Setup Anomaly Detection

When you enable anomaly detection for a metric, CloudWatch applies statistical and machine learning algorithms. These algorithms continuously analyze metrics of systems and applications, determine normal baselines, and surface anomalies with minimal user intervention.

The algorithms generate an anomaly detection model. The model generates a range of expected values that represent normal metric behavior.

Setup Anomaly Detection on a CloudWatch Metric

  1. In the AWS Management Console on the Services menu, click CloudWatch.
  2. In the left navigation menu, click on Metrics.
  3. Click on Container Insights, then the ClusterName, Namespace, PodName dimension.

This will take you to the metrics of the EKS deployment of PetSite.

  1. Type petsite-deployment into the search bar.
  2. Check the checkbox for the metric with the Metric Name pod_cpu_utilization.

Your screen should look similar to the one below:

AD1

  1. Click on the Graphed metrics tab.
  2. Click on the Anomaly Detection icon as shown in the picture below.

AD2

Anomaly Detection (AD) will be enabled immediately. A model is created based on the metric data points for a 2 week period. AD can also be enabled even if there is no data available for 2 week period.

AD3

Modifying the Anomaly Detection expression

Notice the expression below in the Details tab:

ANOMALY_DETECTION_BAND(m1, 2)

This indicates that AD has been enabled for the metric with Id m1 with a standard deviation of 2 as default. You can also adjust the standard deviation to give more wiggle room for the metric datapoint if desired. Simply edit the expression as shown below.

AD4

Editing and deleting an existing model

You can edit a model by clicking on Edit model link located in the Actions row. This will take you to the edit screen, where you can edit the model to exclude a specific time period from the model calculation. For example, if you have a deployment coming up and you expect the metrics during that time to affect the AD model, just add that duration to the excluded period, which will make AD ignore metrics during that timeframe.

AD5

To delete a model, simply click on Delete model.

Creating a model programmatically

You can use the put-anomaly-detector CLI command to create an Anomaly Detection model on a metric programmatically.

  1. In the AWS Management Console on the Services menu, click CloudShell.
  2. Execute the following command in the terminal:

If you deployed petsite on EKS, the following command creates an AD model on the metric pod_cpu_utilization in the ContainerInsights namespace under ClusterName dimension.

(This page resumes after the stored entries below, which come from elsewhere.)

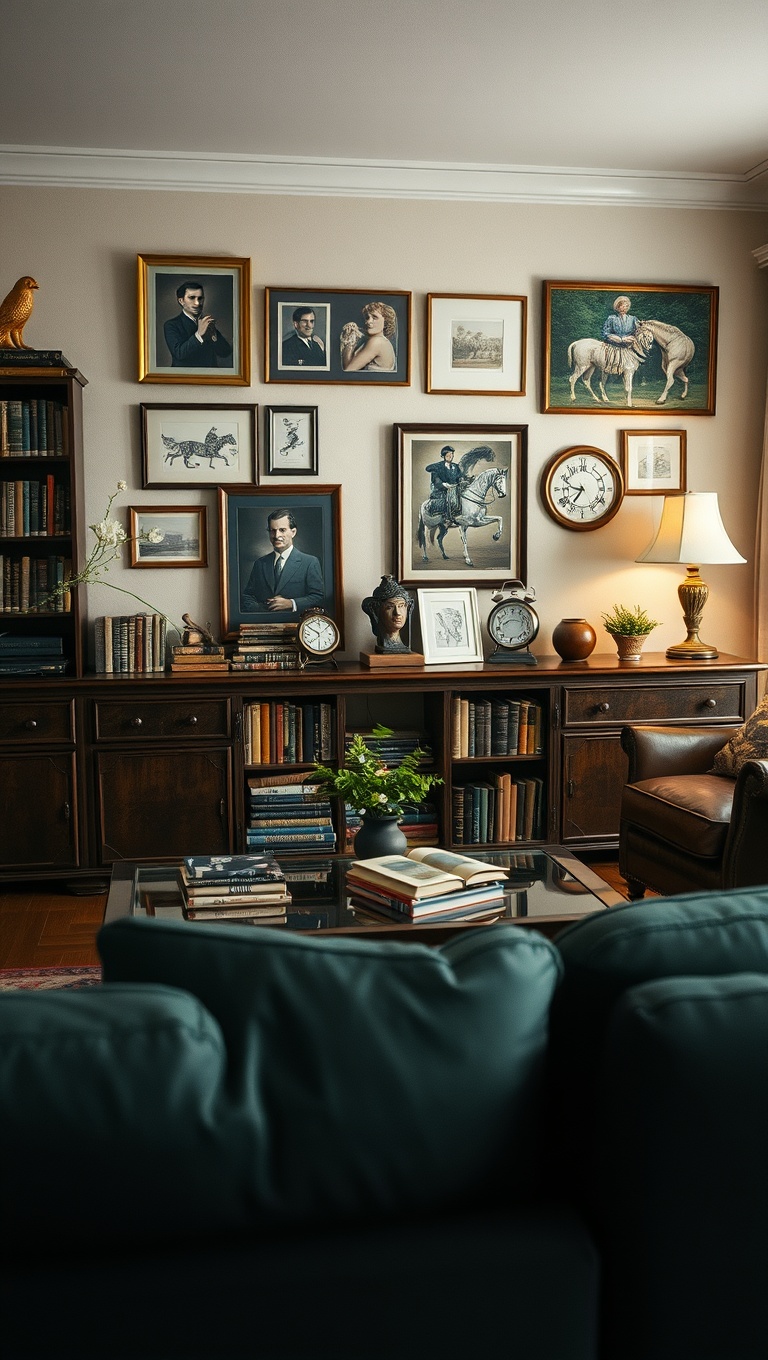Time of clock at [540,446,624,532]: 9:35
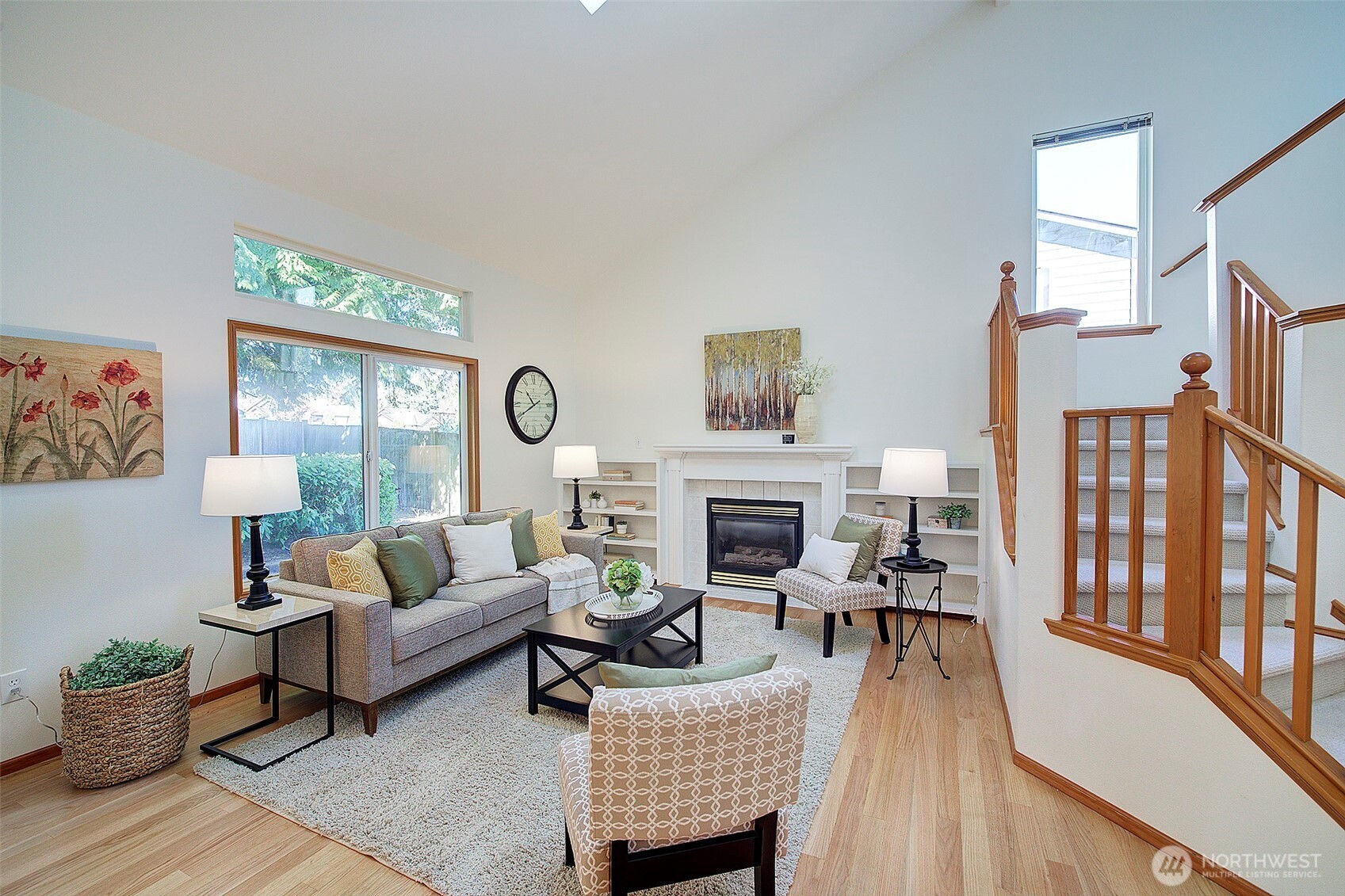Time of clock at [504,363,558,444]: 10:40
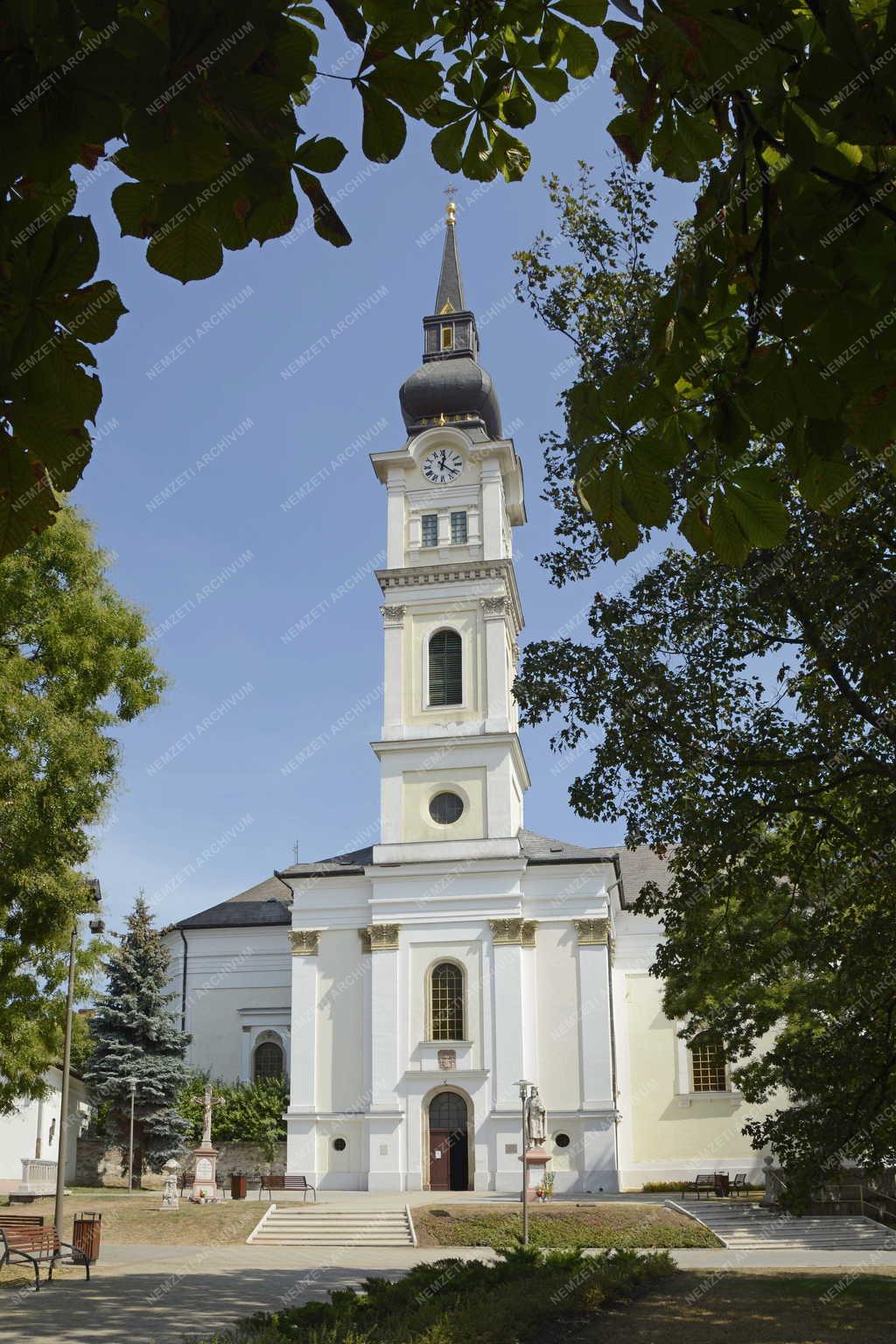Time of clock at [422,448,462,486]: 12:21
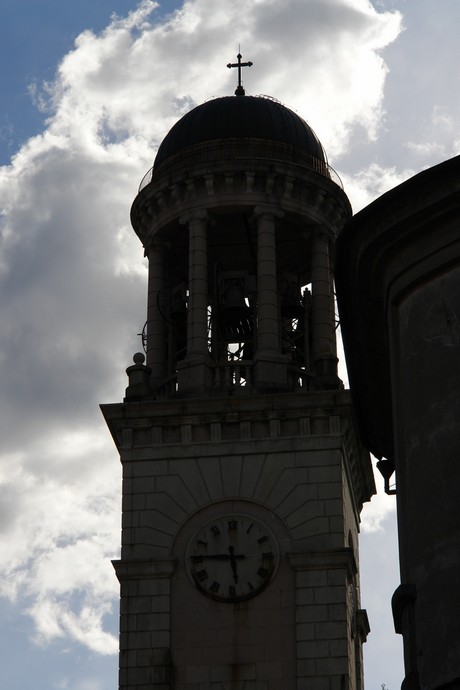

If your clustername is different, replace petsite to the appropriate name.

 aws cloudwatch put-anomaly-detector --namespace ContainerInsights --metric-name pod_cpu_utilization --stat Average --dimensions Name=ClusterName,Value=petsite

If you deployed petsite on ECS, the following command creates an AD model on the metric CpuUtilized in the ECS/ContainerInsights namespace under ClusterName dimension. Make sure to enter one of the ECS clusters name in the Value parameter.

 aws cloudwatch put-anomaly-detector --namespace ECS/ContainerInsights --metric-name CpuUtilized --stat Average --dimensions Name=ClusterName,Value=<REPLACE_THE_ECS_CLUSTER_NAME_HERE>

Learn about the syntax of this CLI command here.

List all AD models in your account

  1. Execute the following command in the terminal:

This command lists all AD models in your account. It will show details about the ADs in your account along with their training information

aws cloudwatch describe-anomaly-detectors

You should see a result similar to the one below.

{
    "AnomalyDetectors": [
       {
            "Namespace": "ContainerInsights",
            "MetricName": "pod_cpu_utilization",
            "Dimensions": [
                {
                    "Name": "ClusterName",
                    "Value": "petsite"
                }
            ],
            "Stat": "Average",
            "Configuration": {
                "ExcludedTimeRanges": []
            },
            "StateValue": "TRAINED_INSUFFICIENT_DATA"
        }
    ]
}

This concludes the Anomoly Detection module.